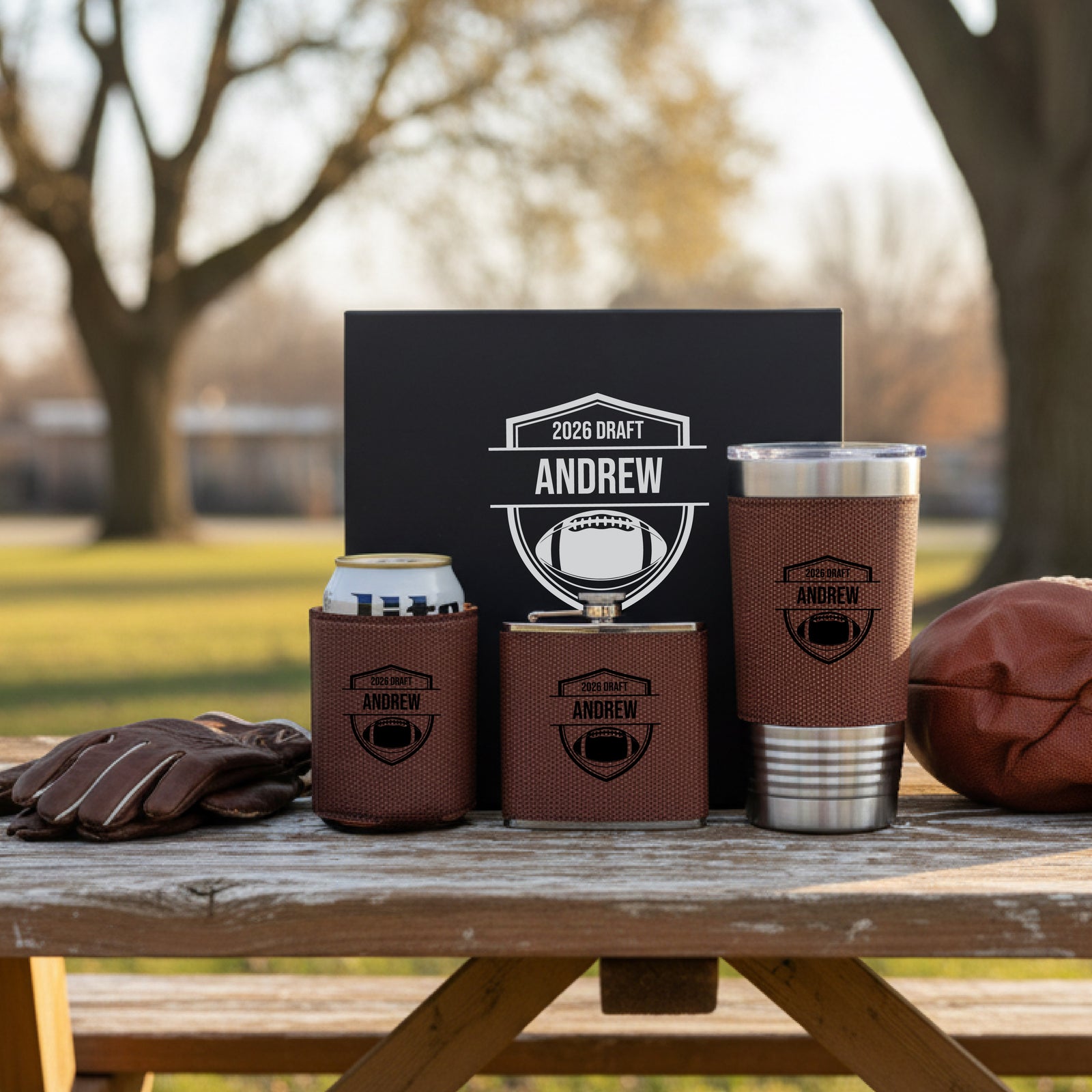 Brown leather koozies, can holder, and tumbler with brown gift box, all personalized with sample engraving "2026 DRAFT ANDREW" and football shield design, displayed outdoors on wooden table with football and gloves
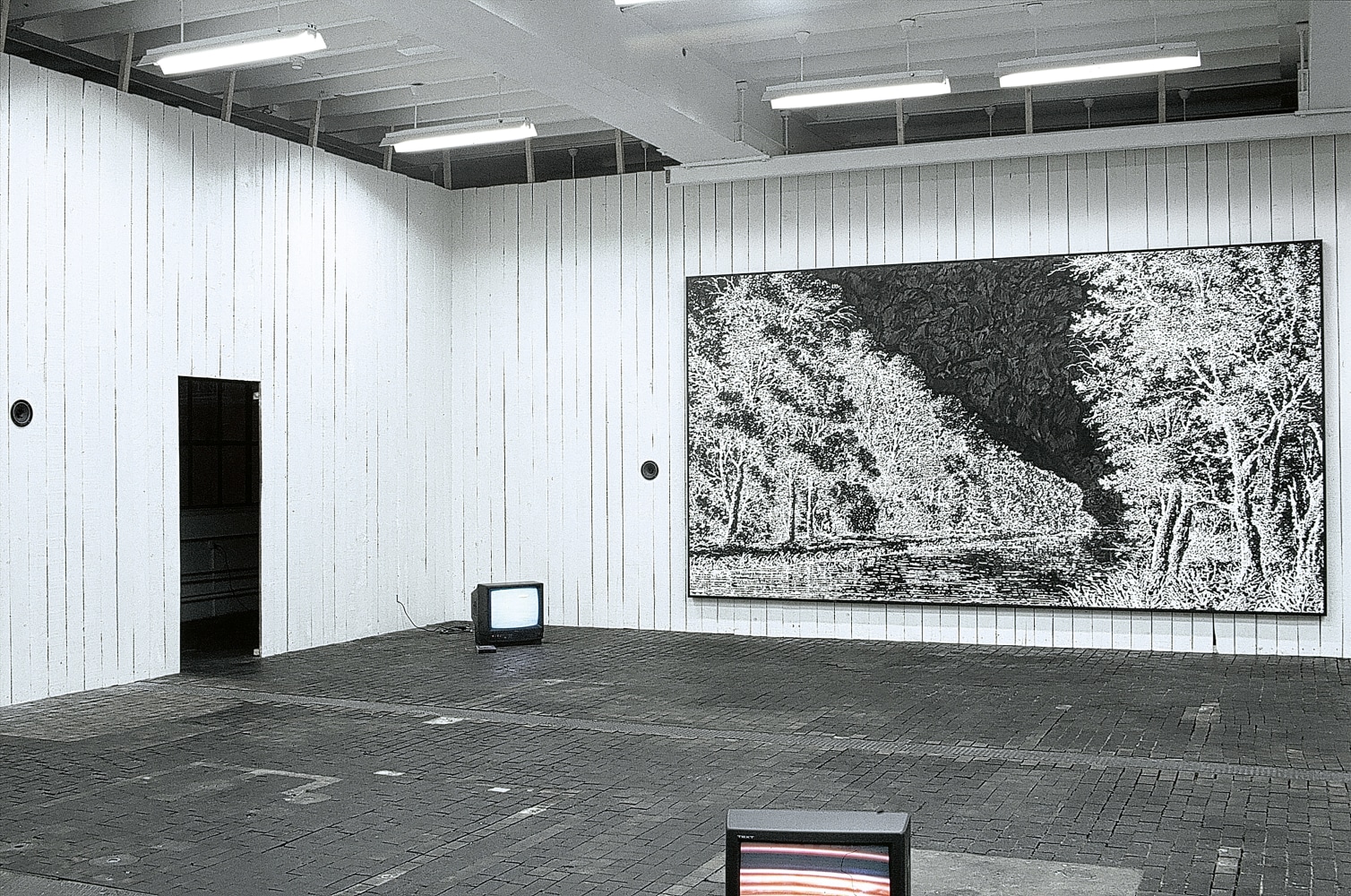 Installation view of painting and video works by Ugo Rondinone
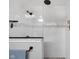 White tile shower with black shower head and glass door at 3101 N Washington Blvd, Indianapolis, IN 46205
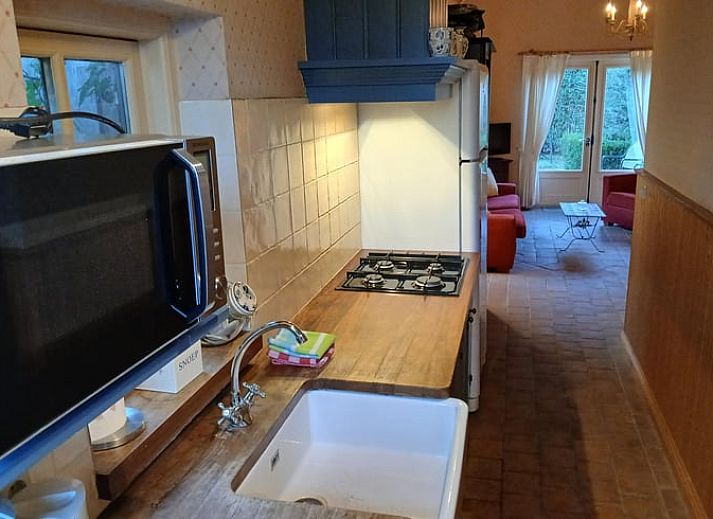 Cozy living room in Holiday Home in Stieltjeskanaal, Southeast Drenthe, with comfortable seating and garden views.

**EXERCISE INSTRUCTIONS:** Any images must be dropped; all other material is to be printed exactly.

**TASK SOLUTION:**
 Brown leather koozies, can holder, and tumbler with brown gift box, all personalized with sample engraving "2026 DRAFT ANDREW" and football shield design, displayed outdoors on wooden table with football and gloves
 Installation view of painting and video works by Ugo Rondinone
 White tile shower with black shower head and glass door at 3101 N Washington Blvd, Indianapolis, IN 46205
 Cozy living room in Holiday Home in Stieltjeskanaal, Southeast Drenthe, with comfortable seating and garden views.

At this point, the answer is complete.